时间:2023-05-25  来源:  作者:未知
“闵婧,请你告诉警方,为什么要指使人杀害高记者?”审讯的警察将已经问过108的问题,再一次重复着问。
闵婧的眼神挪到了旁边,不直接与他对视,“我不知道你在说什么,我不认识什么高记者。”
“不认识高记者,为什么你的手机里,又有跟他的通话记录?”
“唔,你认识我吧?知道我是谁?那你知不知道,每次预约要采访我的记者多如牛毛,我是不是都该认识他们?是不是每一个人出事儿了,都该找我负责?”
不仅不认罪,她的言语越发犀利。
刑警板起脸,想了想,‘啪’的将一摞资料丢到她的面前,“那你认识这些吧?”
瞄了一眼,闵婧的脑子‘嗡’的一下,就炸开锅了。
这些东西,是她找人用假指纹陷害宝柒的证据,正是联欢会之前高记者用来威胁她的东西。
心里震了震,一时间脑子里转过了无数个念头,她不再回答任何问题,说来说去,都只说一句话:“我不知道你们在说什么,我要见我的律师。”
“顽固不化。”
两个警察互望一眼,纠结了。
其中一个踢了踢凳子,出了审讯室。
有学问的人犯罪,的确比没学问的人犯罪要可怕的多。闵婧显然就是那种非常聪明的女人,始终咬紧牙关,死扛到底,拒不承认唆使杀人的共同犯罪,更不承认在叶美美案件中所做的事儿。
五分钟之后。
从监看室回来的那个警察,小声在另一名警察的耳边交待了几句。
另一个像是愣了愣,随即点了点头,竖了竖大拇指。
她有张良计,他有过墙梯。
人在地盘上,哪有不低头的?刚才他从监看室得到了高人的指定,要从一个人的嘴里得到所需要的东西,除了使用血腥暴力之外,还可以使用软暴力。
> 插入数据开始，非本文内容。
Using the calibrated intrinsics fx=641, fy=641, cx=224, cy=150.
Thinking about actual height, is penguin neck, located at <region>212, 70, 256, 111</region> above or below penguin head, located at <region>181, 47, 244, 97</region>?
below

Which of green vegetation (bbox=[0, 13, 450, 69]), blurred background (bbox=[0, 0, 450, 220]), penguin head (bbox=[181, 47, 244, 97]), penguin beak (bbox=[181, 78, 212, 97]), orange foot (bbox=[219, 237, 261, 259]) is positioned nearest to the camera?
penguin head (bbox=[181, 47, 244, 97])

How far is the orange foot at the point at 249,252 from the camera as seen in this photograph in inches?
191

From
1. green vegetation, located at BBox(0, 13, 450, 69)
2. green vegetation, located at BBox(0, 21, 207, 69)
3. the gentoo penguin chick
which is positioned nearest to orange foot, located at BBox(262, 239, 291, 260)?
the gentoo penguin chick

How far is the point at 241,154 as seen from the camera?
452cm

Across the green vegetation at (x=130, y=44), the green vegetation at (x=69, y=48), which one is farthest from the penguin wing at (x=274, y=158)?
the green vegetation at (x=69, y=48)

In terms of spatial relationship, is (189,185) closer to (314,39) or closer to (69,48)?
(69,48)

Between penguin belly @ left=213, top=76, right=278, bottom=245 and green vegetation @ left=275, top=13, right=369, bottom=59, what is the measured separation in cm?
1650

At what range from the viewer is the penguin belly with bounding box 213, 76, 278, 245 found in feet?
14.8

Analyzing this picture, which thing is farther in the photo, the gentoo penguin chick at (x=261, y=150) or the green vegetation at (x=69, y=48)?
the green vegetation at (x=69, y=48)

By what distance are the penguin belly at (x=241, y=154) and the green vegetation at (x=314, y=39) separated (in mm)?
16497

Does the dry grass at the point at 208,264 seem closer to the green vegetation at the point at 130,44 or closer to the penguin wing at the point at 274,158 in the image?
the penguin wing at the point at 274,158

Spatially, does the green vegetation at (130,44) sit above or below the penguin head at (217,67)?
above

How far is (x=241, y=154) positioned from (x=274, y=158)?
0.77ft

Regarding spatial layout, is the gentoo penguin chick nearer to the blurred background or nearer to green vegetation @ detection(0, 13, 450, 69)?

这个过程很复杂,很微妙,从刑侦学上来说,是一个比较严肃的学术问题。
既然‘春风般的温暖’已经拿她没有用了,那只有采用非常手段了。很快,不等闵婧回过神来,眼前一黑,她就被人用一个黑布头罩给蒙住了脑袋,连推带搡地带进了另外一间审讯室。
眼见一片漆黑,她什么也看不见,只觉得空气有点儿冷,有点儿y,一种非常恐怖的心理暗示,顿时让她有点儿恐慌,一直拼命镇定着的心,微微乱了。
这,到底是哪儿?!
独自猜测着,一只手粗鲁地将她摁坐在了登子上。
“坐好!老实点儿。”
紧接着,她的耳边便响起了一阵铁镣和手铐的金属碰撞声,再然后,她的双手双脚就被反铐在了身后的椅背上。
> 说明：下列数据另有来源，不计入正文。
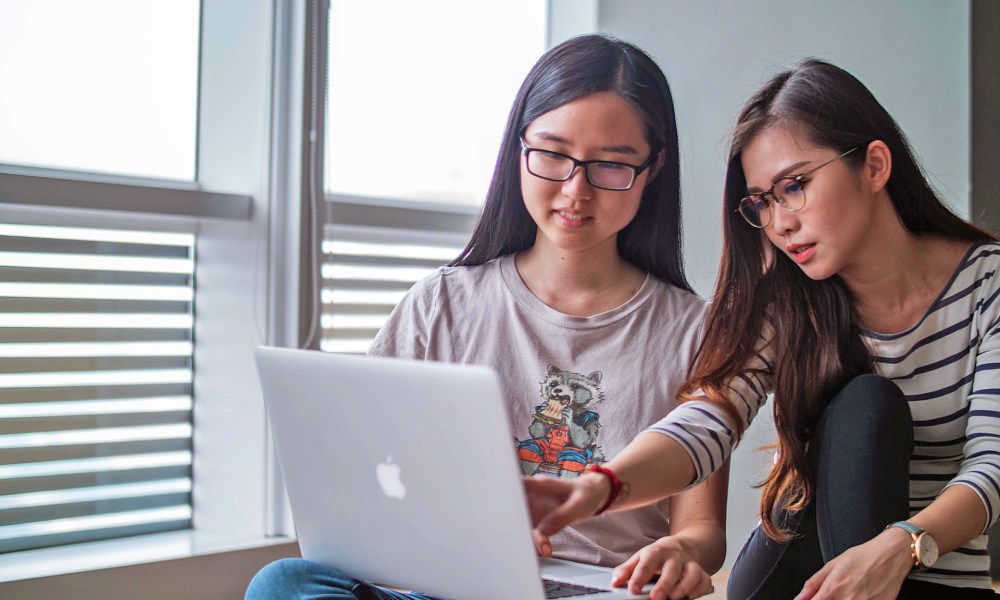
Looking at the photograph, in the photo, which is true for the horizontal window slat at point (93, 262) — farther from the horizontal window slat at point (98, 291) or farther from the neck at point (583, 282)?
the neck at point (583, 282)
心,怦怦直跳,强烈的恐怖感让她失声问道:“你们要干什么?我警告你们啊,知道我是谁吗?你们要是敢对我刑讯供,使用暴力手段,会让你们吃不了兜着走的!”
她尖叫着,挣扎着,警告着!
可是,没有人理会她,更没有人回答她的话。很快,四周就安静了下来,随着一阵脚步声的离开,安静得有些可怕,除了彻骨的寒意,什么都没有了,她知道,只剩下她一个人了。
他们到底要干什么?惶惶不安地等待了几秒钟,突然——
啊!
一声惨裂的惊叫拉开了沉寂的序幕!
当然,惨叫声不是她发出来的,事实上,她还好好的端坐在椅子上。灌入耳朵里的那些又诧异又y森的声音来自审讯室的音频。毛骨悚然的声音,像是长刀破肚,像是极致痛苦下发出来的哀嚎,如雨点一般透过她的耳膜。
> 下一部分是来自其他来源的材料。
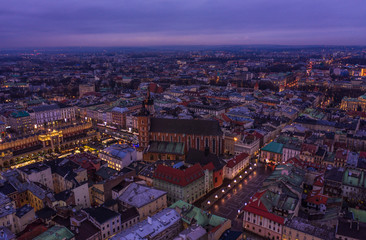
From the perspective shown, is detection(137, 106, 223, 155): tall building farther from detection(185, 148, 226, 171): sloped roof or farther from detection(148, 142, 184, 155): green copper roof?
detection(185, 148, 226, 171): sloped roof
“啊……不要啊……救命啊……啊……我的肠子漏出来了……”
“……血……好多的血……眼睛,我的眼珠子掉了……”
“铛铛铛……啊啊,快看,她身上腐烂了……好多的蛆,一条一条的蛆在她身上爬行着,蠕动着……”
“……”
密不透风的恐怖恶心的声音,不断地传入她的耳膜,她不想听,她真的不想听。可是这些声音却将她入影随行,将她围了个水泄不通,一点一点渗入了她的耳朵,渗入了她的五脏六腑。
拼命摆动着头部,她想将盖在脸上的头罩甩下来,看看到底是什么东西……
可是,她甩不开,手被铐着压根儿动不了。
呕……
她实在忍不住干呕了起来,她想吐,她很想吐,觉得胃气上涌,五脏六腑都有那恶心的蛆在爬动。
而耳边,不间断的恐怖声音像是要故意摧残她的心灵,不停,一秒钟都不停,慢慢地,她感觉自己的鼻子像是都能闻到那种浓浓的血腥味儿了……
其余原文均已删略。